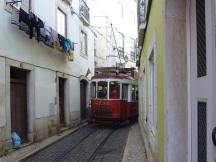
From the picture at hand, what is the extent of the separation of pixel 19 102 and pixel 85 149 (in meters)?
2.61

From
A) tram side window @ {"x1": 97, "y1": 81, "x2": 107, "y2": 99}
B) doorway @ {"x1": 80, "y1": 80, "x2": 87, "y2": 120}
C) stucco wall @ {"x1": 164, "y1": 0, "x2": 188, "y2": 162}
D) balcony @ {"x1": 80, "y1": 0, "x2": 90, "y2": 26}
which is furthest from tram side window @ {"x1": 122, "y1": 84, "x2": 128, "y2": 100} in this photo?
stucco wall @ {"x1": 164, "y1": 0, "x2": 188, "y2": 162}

----

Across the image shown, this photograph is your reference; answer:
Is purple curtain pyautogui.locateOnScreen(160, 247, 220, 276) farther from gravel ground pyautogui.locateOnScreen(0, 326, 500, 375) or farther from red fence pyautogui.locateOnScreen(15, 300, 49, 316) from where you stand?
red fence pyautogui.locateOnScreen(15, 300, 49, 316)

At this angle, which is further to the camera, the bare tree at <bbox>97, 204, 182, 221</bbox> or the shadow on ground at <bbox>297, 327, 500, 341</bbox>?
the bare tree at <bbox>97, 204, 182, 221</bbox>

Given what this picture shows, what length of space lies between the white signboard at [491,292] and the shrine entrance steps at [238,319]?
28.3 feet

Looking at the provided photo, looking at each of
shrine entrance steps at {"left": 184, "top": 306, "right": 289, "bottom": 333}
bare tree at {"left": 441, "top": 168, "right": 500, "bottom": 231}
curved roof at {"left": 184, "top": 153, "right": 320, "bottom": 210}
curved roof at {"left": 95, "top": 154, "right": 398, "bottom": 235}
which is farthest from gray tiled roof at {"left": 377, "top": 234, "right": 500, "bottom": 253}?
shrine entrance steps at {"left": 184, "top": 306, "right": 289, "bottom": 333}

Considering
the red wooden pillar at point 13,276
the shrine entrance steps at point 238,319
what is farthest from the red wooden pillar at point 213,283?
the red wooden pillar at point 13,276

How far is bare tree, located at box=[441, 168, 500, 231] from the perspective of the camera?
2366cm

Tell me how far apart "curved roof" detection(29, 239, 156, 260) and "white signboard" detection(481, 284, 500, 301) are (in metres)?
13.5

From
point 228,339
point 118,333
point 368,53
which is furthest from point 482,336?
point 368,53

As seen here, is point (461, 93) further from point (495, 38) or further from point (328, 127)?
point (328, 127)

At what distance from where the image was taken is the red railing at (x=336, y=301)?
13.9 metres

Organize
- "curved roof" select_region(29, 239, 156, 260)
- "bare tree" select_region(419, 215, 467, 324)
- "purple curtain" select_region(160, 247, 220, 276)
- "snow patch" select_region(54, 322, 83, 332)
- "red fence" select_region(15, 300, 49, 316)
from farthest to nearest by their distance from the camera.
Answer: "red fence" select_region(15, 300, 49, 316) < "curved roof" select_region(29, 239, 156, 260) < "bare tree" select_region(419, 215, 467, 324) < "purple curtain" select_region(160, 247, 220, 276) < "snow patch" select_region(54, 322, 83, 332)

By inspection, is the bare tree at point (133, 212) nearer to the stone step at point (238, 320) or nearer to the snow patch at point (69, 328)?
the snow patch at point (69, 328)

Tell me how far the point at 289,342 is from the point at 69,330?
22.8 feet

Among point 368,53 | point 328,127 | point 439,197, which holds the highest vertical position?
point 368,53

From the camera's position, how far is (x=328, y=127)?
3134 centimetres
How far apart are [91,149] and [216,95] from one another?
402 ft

----

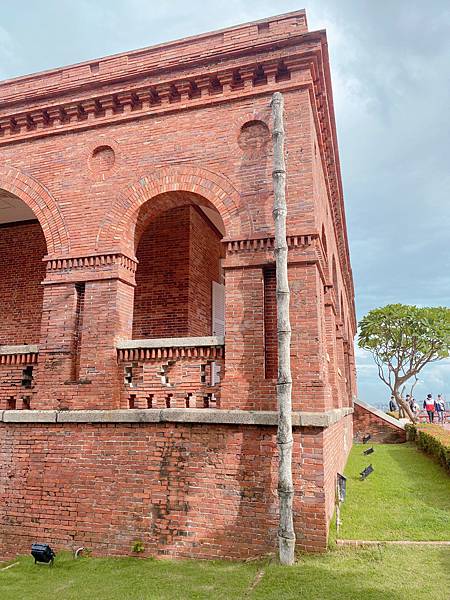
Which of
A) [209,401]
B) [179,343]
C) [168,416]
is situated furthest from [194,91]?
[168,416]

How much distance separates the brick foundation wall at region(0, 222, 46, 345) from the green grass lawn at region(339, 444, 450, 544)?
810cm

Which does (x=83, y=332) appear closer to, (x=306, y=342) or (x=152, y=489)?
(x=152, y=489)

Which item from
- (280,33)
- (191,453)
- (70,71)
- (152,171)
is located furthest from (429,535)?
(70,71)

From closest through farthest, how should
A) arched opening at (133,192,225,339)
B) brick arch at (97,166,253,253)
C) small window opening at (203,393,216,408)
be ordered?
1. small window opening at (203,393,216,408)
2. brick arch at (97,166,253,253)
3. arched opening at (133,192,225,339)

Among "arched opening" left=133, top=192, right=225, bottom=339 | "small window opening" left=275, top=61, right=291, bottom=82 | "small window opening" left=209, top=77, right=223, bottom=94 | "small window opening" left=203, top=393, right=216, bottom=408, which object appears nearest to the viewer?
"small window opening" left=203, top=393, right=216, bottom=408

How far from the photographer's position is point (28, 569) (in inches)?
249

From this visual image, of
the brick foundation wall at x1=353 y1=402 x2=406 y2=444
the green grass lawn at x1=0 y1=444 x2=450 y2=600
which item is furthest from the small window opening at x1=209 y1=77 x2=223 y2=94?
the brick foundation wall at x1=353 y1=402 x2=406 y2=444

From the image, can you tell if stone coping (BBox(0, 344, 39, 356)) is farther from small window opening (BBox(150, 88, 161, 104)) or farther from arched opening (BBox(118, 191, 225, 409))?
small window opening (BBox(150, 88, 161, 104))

----

* **What to produce**
Tally the lines in the rows above that contain the string "item". Reply with the number alone.

* **Reply**
2